Just when relief was in sight for Canada’s beleaguered heavy oil producers, a new threat is emerging.
A new rule taking effect in 2020 aimed at reducing pollution by cutting the sulfur content of maritime fuel will make sulfur-heavy oil sands crude less desirable. That may dampen the impact of an Enbridge Inc. pipeline expansion and additional rail capacity that oil producers are counting on to ease a transportation glut from Alberta.
Heavy oil prices sank to less than $15 a barrel, as rising production swamped existing pipelines and rail routes, forcing some producers to shut in output. Some companies have called for Alberta’s provincial government to mandate supply cuts across the industry. Alberta Premier Rachel Notley said she is studying the concept and announced that the province will buy rail cars to help ship more crude.
“We’ve got challenges with respect to pipelines, we’ve got challenges with respect to rail and now we’ve got challenges with respect to our demand market,” Allan Fogwill, chief executive officer of the Canadian Energy Research Institute said at a presentation in Calgary Wednesday.

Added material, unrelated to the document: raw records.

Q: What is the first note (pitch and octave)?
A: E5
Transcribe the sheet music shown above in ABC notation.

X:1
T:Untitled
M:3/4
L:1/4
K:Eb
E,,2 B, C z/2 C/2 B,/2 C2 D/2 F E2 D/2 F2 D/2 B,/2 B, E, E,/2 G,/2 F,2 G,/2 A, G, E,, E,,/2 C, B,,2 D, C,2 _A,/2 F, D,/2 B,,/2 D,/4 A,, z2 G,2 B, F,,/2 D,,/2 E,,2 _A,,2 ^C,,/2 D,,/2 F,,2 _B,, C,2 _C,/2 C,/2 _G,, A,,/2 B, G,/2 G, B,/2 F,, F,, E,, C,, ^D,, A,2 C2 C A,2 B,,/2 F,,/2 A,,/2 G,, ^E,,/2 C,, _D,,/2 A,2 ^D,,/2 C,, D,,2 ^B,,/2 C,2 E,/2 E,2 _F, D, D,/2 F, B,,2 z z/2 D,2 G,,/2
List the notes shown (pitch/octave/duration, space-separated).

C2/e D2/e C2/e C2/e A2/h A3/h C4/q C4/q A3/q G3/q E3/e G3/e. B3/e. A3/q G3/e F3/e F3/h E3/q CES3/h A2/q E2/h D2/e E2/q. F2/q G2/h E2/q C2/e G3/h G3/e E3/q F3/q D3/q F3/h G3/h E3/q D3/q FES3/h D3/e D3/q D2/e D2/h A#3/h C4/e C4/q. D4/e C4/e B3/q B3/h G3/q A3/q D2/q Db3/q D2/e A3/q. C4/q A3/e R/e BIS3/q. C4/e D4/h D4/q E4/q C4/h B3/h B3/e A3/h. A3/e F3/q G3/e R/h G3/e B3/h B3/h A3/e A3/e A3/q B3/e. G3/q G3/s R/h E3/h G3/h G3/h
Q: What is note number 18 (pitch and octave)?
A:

Next year, rail exports could almost double from a record 270,000 barrels a day in September, according to company announcements. In the second half of 2019, Enbridge’s Line 3 will add 375,000 barrels a day of extra pipeline capacity. That’s around the time the International Maritime Organization 2020 rule starts to impact local crude prices, according to analysts including CERI’s Fogwill, IHS Markit’s Kurt Barrow and Wood Mackenzie’s Mark Oberstoetter.
The producers most exposed to these steep discounts include oil companies with limited or no refining operations such as Cenovus Energy Inc. and MEG Energy Corp. and Athabasca Oil Corp., Royal Bank of Canada Analyst Greg Pardy said last month.
Western Canadian Select, the main oil sands grade, may average about $20 a barrel below West Texas Intermediate for most of next year, about equal to the cost of rail transport, said Wood Mackenzie’s Oberstoetter, lead analyst for Canadian upstream research. Gains from Line 3 will almost be canceled out by losses from the IMO ship fuel rules.
During the first year, the ship-fuel standard will make WCS crude about $7 or $8 a barrel cheaper relative to West Texas Intermediate futures than it would normally be, IHS Markit’s Barrow, vice president of the oil markets for midstream and downstream energy, said by phone from Houston. WCS traded at $29 a barrel less than futures on Friday, data compiled by Bloomberg show.
CERI’s forecast is direr. Heavy Canadian crude could trade at $33 a barrel below WTI for the long term because of the lower sulfur rule, Fogwill said in a presentation Wednesday. At that price, as much as 570,000 barrels a day of oil sands production is “at risk” of becoming unprofitable.
To make things worse, oil supply in Western Canada will increase by 236,000 barrels to about 4.78 million barrels a day, according to the Canadian Association of Petroleum Producers. That will exceed the estimated 4.5 million-barrel pipeline capacity, even with Enbridge’s Line 3 addition.
“We are at an historically crucial point in terms of how tight this infrastructure is,” Oberstoetter said.